Recorded data:
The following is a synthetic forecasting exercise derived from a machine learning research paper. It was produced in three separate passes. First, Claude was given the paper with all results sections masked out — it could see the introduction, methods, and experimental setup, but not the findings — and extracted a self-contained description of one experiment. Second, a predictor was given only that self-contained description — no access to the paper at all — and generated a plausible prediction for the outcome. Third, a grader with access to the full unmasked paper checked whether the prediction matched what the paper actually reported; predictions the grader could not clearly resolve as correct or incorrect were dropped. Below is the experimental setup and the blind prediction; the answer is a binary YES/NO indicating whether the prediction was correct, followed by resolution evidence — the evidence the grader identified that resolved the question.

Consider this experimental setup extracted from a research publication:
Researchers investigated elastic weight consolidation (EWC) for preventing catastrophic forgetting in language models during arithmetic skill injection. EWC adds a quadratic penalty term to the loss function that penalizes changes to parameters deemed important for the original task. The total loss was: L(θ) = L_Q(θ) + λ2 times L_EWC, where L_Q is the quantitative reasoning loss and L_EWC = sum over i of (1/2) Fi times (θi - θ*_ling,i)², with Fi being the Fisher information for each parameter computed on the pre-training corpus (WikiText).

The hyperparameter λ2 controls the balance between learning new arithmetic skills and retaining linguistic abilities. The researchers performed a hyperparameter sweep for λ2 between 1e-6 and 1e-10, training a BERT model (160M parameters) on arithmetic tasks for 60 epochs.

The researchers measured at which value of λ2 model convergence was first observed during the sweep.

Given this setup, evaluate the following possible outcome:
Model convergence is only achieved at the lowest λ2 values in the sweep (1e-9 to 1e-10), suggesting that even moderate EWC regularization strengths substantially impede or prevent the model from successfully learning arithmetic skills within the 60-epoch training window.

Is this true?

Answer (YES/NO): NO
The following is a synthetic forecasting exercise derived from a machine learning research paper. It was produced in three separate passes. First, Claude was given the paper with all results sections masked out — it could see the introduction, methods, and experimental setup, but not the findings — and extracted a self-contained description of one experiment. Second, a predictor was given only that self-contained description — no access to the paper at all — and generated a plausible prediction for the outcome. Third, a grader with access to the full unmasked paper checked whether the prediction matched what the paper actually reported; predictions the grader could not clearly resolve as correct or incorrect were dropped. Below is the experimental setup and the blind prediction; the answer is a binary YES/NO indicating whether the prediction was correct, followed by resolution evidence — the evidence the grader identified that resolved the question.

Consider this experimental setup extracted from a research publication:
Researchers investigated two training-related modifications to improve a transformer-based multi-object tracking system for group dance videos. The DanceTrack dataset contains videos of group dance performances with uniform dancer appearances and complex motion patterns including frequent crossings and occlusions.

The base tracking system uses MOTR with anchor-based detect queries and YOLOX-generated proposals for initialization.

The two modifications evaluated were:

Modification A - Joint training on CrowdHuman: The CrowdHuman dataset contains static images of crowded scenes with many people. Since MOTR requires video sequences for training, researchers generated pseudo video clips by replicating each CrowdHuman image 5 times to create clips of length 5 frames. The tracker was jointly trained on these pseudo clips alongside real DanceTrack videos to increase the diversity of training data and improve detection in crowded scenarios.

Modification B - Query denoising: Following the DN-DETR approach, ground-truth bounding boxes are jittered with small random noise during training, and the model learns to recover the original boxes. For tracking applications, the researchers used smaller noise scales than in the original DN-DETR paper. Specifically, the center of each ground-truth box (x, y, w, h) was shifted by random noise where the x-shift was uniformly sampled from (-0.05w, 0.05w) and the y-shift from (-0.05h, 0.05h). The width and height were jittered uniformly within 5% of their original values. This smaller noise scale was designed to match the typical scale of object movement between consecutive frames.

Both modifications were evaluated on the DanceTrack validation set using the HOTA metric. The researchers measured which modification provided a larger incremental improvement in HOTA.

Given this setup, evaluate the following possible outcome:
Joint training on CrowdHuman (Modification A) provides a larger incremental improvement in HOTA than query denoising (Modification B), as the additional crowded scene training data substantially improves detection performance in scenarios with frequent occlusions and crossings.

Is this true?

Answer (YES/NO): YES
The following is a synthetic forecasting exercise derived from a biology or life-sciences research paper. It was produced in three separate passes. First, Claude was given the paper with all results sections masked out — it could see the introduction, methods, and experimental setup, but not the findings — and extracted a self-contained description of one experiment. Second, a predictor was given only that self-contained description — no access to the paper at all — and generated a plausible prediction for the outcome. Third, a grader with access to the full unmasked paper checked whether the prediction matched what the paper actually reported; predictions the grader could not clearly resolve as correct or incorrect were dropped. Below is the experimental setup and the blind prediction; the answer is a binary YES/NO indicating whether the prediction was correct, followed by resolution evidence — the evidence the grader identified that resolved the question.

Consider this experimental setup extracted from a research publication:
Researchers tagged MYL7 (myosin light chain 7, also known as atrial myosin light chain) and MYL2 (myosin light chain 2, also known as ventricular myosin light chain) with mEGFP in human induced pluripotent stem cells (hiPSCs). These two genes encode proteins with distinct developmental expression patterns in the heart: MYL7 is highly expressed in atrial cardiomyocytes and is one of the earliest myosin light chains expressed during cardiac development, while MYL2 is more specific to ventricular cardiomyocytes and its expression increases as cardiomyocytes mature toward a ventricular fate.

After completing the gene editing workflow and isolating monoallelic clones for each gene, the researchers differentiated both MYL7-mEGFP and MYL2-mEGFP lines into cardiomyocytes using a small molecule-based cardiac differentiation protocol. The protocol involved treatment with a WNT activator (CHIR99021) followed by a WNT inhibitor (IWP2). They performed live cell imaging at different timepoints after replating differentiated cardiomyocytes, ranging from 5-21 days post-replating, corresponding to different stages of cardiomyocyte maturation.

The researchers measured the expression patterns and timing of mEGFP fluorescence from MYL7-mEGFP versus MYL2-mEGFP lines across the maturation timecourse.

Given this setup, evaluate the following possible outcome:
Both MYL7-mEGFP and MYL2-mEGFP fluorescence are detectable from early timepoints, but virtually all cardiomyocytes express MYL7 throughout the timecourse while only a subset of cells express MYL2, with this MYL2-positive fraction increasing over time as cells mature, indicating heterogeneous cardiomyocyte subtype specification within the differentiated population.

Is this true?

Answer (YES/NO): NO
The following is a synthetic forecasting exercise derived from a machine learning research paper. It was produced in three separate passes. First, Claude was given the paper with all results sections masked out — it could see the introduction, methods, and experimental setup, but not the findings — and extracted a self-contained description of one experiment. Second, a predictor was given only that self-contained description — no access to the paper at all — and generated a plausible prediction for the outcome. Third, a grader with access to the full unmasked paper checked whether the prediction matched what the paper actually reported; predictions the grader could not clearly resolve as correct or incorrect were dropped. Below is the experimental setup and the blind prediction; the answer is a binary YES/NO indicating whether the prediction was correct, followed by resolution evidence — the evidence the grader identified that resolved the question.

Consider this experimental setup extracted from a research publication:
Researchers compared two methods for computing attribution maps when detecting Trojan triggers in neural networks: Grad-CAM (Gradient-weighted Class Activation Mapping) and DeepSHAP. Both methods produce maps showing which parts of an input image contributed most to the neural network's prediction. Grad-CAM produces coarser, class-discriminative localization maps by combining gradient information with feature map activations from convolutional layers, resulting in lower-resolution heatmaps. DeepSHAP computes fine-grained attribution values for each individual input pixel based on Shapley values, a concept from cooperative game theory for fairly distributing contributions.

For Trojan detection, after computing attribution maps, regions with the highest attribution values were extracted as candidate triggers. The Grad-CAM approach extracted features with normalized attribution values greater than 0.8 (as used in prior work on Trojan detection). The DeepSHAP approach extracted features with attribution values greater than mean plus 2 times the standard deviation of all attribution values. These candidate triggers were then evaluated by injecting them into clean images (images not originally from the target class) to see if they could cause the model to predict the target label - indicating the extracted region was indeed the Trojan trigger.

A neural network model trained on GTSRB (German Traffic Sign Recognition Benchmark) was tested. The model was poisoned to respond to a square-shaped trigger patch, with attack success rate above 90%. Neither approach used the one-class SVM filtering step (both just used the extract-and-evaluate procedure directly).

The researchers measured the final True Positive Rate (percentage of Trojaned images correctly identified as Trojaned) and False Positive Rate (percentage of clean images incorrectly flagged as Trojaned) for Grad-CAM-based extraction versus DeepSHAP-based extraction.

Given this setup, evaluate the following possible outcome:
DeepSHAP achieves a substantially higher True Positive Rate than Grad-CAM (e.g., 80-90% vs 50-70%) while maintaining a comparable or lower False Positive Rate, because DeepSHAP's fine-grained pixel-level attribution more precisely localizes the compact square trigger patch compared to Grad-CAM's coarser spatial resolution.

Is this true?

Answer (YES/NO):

Exercise details:
Above are the records; print exactly the lines from the line with "The base tracking" to the line with "The two modifications", including both, and nothing else.

Exercise solution:
The base tracking system uses MOTR with anchor-based detect queries and YOLOX-generated proposals for initialization.

The two modifications evaluated were:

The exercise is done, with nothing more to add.